# A block of data
━━━━━━━━━━
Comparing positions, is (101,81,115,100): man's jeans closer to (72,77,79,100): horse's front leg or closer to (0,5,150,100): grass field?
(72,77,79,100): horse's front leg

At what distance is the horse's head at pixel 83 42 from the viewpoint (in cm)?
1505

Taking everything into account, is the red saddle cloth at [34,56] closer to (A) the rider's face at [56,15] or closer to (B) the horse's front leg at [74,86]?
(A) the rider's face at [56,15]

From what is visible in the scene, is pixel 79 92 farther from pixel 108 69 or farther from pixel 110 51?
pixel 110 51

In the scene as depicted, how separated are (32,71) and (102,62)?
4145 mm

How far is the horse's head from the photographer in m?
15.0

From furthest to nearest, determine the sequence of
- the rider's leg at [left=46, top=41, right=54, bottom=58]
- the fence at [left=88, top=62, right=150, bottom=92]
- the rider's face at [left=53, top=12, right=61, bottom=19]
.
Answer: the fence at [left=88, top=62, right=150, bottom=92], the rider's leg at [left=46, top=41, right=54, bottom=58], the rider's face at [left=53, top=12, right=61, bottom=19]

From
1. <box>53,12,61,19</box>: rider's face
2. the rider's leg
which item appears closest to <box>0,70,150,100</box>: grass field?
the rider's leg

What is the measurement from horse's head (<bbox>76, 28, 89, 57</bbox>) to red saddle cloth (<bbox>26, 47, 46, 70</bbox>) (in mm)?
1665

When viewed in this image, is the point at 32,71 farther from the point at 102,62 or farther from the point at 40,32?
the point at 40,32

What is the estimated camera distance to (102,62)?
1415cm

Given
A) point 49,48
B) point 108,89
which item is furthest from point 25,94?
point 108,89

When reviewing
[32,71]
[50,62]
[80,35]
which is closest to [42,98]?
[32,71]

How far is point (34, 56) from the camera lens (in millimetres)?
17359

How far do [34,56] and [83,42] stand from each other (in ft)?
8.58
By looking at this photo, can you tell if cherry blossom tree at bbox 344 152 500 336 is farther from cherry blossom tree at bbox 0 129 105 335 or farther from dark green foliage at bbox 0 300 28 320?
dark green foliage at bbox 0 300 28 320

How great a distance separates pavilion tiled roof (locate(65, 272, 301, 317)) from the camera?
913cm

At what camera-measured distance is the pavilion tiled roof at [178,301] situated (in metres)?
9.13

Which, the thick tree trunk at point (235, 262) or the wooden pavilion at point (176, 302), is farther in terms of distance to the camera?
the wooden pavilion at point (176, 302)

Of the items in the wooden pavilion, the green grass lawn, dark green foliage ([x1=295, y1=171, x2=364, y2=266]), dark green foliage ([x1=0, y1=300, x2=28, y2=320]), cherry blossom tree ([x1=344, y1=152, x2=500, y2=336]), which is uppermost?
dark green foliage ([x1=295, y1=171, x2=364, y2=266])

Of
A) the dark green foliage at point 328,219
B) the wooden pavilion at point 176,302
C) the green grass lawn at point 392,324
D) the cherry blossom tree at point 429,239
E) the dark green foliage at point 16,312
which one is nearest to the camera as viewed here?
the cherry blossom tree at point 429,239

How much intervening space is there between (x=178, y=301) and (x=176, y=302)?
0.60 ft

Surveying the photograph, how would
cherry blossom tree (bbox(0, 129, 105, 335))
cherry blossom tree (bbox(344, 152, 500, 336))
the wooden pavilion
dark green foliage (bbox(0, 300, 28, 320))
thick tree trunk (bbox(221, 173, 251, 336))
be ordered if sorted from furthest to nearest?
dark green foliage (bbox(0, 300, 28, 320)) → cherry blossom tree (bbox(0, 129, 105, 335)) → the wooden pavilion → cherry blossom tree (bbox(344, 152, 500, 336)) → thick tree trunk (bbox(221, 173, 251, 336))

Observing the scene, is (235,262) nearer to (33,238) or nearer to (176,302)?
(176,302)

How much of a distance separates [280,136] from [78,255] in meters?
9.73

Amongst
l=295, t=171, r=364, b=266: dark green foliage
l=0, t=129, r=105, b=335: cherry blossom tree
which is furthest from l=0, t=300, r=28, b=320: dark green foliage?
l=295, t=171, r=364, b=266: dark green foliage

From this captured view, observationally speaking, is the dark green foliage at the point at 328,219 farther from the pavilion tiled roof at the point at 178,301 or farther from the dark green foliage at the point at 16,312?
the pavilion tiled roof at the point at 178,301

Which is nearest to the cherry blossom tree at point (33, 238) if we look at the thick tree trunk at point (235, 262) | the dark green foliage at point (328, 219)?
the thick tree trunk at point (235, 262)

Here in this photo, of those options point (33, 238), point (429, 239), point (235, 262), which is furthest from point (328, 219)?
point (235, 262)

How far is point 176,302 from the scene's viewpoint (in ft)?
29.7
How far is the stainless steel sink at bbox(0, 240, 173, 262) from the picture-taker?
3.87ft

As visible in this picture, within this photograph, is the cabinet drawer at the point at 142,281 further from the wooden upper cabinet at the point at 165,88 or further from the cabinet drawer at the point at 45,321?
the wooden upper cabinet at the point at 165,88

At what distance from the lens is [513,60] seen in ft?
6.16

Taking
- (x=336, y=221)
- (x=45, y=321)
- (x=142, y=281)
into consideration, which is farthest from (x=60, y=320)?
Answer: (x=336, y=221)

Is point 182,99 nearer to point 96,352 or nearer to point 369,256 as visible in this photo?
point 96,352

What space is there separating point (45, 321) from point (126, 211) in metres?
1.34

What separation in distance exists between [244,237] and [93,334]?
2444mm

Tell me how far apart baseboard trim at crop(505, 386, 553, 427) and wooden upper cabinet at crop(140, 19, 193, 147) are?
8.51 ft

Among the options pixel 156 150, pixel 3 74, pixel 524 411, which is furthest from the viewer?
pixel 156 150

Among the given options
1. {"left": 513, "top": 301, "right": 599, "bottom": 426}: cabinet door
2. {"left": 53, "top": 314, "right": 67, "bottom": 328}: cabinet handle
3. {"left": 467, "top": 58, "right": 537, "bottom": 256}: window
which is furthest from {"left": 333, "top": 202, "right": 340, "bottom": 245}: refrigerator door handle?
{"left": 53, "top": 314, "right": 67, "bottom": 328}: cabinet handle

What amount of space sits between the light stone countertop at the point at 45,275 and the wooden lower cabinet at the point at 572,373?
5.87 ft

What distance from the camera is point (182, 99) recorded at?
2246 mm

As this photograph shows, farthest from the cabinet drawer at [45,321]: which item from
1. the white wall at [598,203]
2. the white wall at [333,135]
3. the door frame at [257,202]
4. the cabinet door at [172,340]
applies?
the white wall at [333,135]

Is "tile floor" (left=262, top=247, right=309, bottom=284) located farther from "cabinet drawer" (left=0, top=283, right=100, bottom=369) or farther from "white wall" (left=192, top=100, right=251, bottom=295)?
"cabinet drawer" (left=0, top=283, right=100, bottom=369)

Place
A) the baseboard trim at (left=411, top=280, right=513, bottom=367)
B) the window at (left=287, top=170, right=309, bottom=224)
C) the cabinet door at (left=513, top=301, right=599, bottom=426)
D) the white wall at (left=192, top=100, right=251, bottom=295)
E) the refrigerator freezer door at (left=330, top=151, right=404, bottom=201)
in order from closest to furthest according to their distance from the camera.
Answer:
━━━━━━━━━━
# Exercise instructions
Restate every line of the data word for word.

# Output of the exercise
Comparing positions, is (101,81,115,100): man's jeans closer to (72,77,79,100): horse's front leg or closer to (0,5,150,100): grass field?
(72,77,79,100): horse's front leg

At what distance is the horse's head at pixel 83 42 from the viewpoint (in cm)?
1505

Taking everything into account, is the red saddle cloth at [34,56] closer to (A) the rider's face at [56,15] or closer to (B) the horse's front leg at [74,86]?
(A) the rider's face at [56,15]

From what is visible in the scene, is pixel 79 92 farther from pixel 108 69 or farther from pixel 110 51?
pixel 110 51

In the scene as depicted, how separated are (32,71) and (102,62)?
4145 mm

How far is the horse's head from the photographer in m?
15.0

From furthest to nearest, determine the sequence of
- the rider's leg at [left=46, top=41, right=54, bottom=58]
- the fence at [left=88, top=62, right=150, bottom=92]
- the rider's face at [left=53, top=12, right=61, bottom=19]
.
Answer: the fence at [left=88, top=62, right=150, bottom=92], the rider's leg at [left=46, top=41, right=54, bottom=58], the rider's face at [left=53, top=12, right=61, bottom=19]

From
1. <box>53,12,61,19</box>: rider's face
2. the rider's leg
which item appears closest to <box>0,70,150,100</box>: grass field?
the rider's leg

What is the measurement from horse's head (<bbox>76, 28, 89, 57</bbox>) to red saddle cloth (<bbox>26, 47, 46, 70</bbox>) (in mm)?
1665

When viewed in this image, is the point at 32,71 farther from the point at 102,62 or farther from the point at 40,32?
the point at 40,32

What is the estimated camera distance to (102,62)?
1415cm

Given
A) point 49,48
B) point 108,89
which item is furthest from point 25,94?
point 108,89

When reviewing
[32,71]
[50,62]
[80,35]
which is closest to [42,98]?
[32,71]

How far is point (34, 56) from the camera lens (in millimetres)?
17359

How far do [34,56] and [83,42] stand from each other (in ft)?
8.58
By looking at this photo, can you tell if cherry blossom tree at bbox 344 152 500 336 is farther from cherry blossom tree at bbox 0 129 105 335 or farther from dark green foliage at bbox 0 300 28 320?
dark green foliage at bbox 0 300 28 320

How great a distance separates pavilion tiled roof (locate(65, 272, 301, 317)) from the camera?
913cm

At what camera-measured distance is the pavilion tiled roof at [178,301] situated (in metres)?
9.13

Which, the thick tree trunk at point (235, 262) or the wooden pavilion at point (176, 302), is farther in terms of distance to the camera?
the wooden pavilion at point (176, 302)

Of the items in the wooden pavilion, the green grass lawn, dark green foliage ([x1=295, y1=171, x2=364, y2=266]), dark green foliage ([x1=0, y1=300, x2=28, y2=320]), cherry blossom tree ([x1=344, y1=152, x2=500, y2=336]), which is uppermost?
dark green foliage ([x1=295, y1=171, x2=364, y2=266])

Of
A) the dark green foliage at point 328,219
B) the wooden pavilion at point 176,302
C) the green grass lawn at point 392,324
D) the cherry blossom tree at point 429,239
E) the dark green foliage at point 16,312
which one is nearest to the camera as viewed here?
the cherry blossom tree at point 429,239

How much intervening space is there between (x=178, y=301) and (x=176, y=302)?
0.60 ft

Surveying the photograph, how would
cherry blossom tree (bbox(0, 129, 105, 335))
cherry blossom tree (bbox(344, 152, 500, 336))
the wooden pavilion
dark green foliage (bbox(0, 300, 28, 320))
thick tree trunk (bbox(221, 173, 251, 336))
be ordered if sorted from furthest to nearest?
dark green foliage (bbox(0, 300, 28, 320)) → cherry blossom tree (bbox(0, 129, 105, 335)) → the wooden pavilion → cherry blossom tree (bbox(344, 152, 500, 336)) → thick tree trunk (bbox(221, 173, 251, 336))

Observing the scene, is (235,262) nearer to (33,238) or nearer to (176,302)?
(176,302)

How much of a distance separates [280,136] from [78,255] in meters?
9.73

Amongst
l=295, t=171, r=364, b=266: dark green foliage
l=0, t=129, r=105, b=335: cherry blossom tree
which is furthest from l=0, t=300, r=28, b=320: dark green foliage?
l=295, t=171, r=364, b=266: dark green foliage

From this captured view, observationally speaking, is the dark green foliage at the point at 328,219 farther from the pavilion tiled roof at the point at 178,301 or farther from the dark green foliage at the point at 16,312?
the pavilion tiled roof at the point at 178,301

Which is nearest to the cherry blossom tree at point (33, 238) if we look at the thick tree trunk at point (235, 262) | the dark green foliage at point (328, 219)?
the thick tree trunk at point (235, 262)

Here in this photo, of those options point (33, 238), point (429, 239), point (235, 262), which is furthest from point (328, 219)?
point (235, 262)

How far is point 176,302 from the scene's viewpoint (in ft)?
29.7
How far is the stainless steel sink at bbox(0, 240, 173, 262) from the picture-taker?
3.87ft

As visible in this picture, within this photograph, is the cabinet drawer at the point at 142,281 further from the wooden upper cabinet at the point at 165,88 or further from the cabinet drawer at the point at 45,321?
the wooden upper cabinet at the point at 165,88

At what distance from the lens is [513,60] seen in ft?
6.16

Taking
- (x=336, y=221)
- (x=45, y=321)
- (x=142, y=281)
into consideration, which is farthest from (x=60, y=320)?
Answer: (x=336, y=221)

Is point 182,99 nearer to point 96,352 or nearer to point 369,256 as visible in this photo?
point 96,352

What space is there separating point (45, 321) from point (126, 211) in metres?
1.34

What separation in distance exists between [244,237] and [93,334]?
2444mm

Tell me how far apart baseboard trim at crop(505, 386, 553, 427) and wooden upper cabinet at crop(140, 19, 193, 147) are?
8.51 ft

Among the options pixel 156 150, pixel 3 74, pixel 524 411, which is furthest from the viewer?
pixel 156 150

Among the given options
1. {"left": 513, "top": 301, "right": 599, "bottom": 426}: cabinet door
2. {"left": 53, "top": 314, "right": 67, "bottom": 328}: cabinet handle
3. {"left": 467, "top": 58, "right": 537, "bottom": 256}: window
which is furthest from {"left": 333, "top": 202, "right": 340, "bottom": 245}: refrigerator door handle?
{"left": 53, "top": 314, "right": 67, "bottom": 328}: cabinet handle

What amount of space sits between the light stone countertop at the point at 45,275 and the wooden lower cabinet at the point at 572,373?
5.87 ft

What distance from the camera is point (182, 99) recorded at?
2246 mm

As this photograph shows, farthest from the cabinet drawer at [45,321]: which item from
1. the white wall at [598,203]
2. the white wall at [333,135]
3. the door frame at [257,202]
4. the cabinet door at [172,340]
applies?
the white wall at [333,135]

Is "tile floor" (left=262, top=247, right=309, bottom=284) located farther from "cabinet drawer" (left=0, top=283, right=100, bottom=369) or farther from "white wall" (left=192, top=100, right=251, bottom=295)?
"cabinet drawer" (left=0, top=283, right=100, bottom=369)

Place
A) the baseboard trim at (left=411, top=280, right=513, bottom=367)
B) the window at (left=287, top=170, right=309, bottom=224)
C) the cabinet door at (left=513, top=301, right=599, bottom=426)
D) the white wall at (left=192, top=100, right=251, bottom=295)
E) the refrigerator freezer door at (left=330, top=151, right=404, bottom=201)
in order from closest to furthest according to their distance from the camera.
Answer:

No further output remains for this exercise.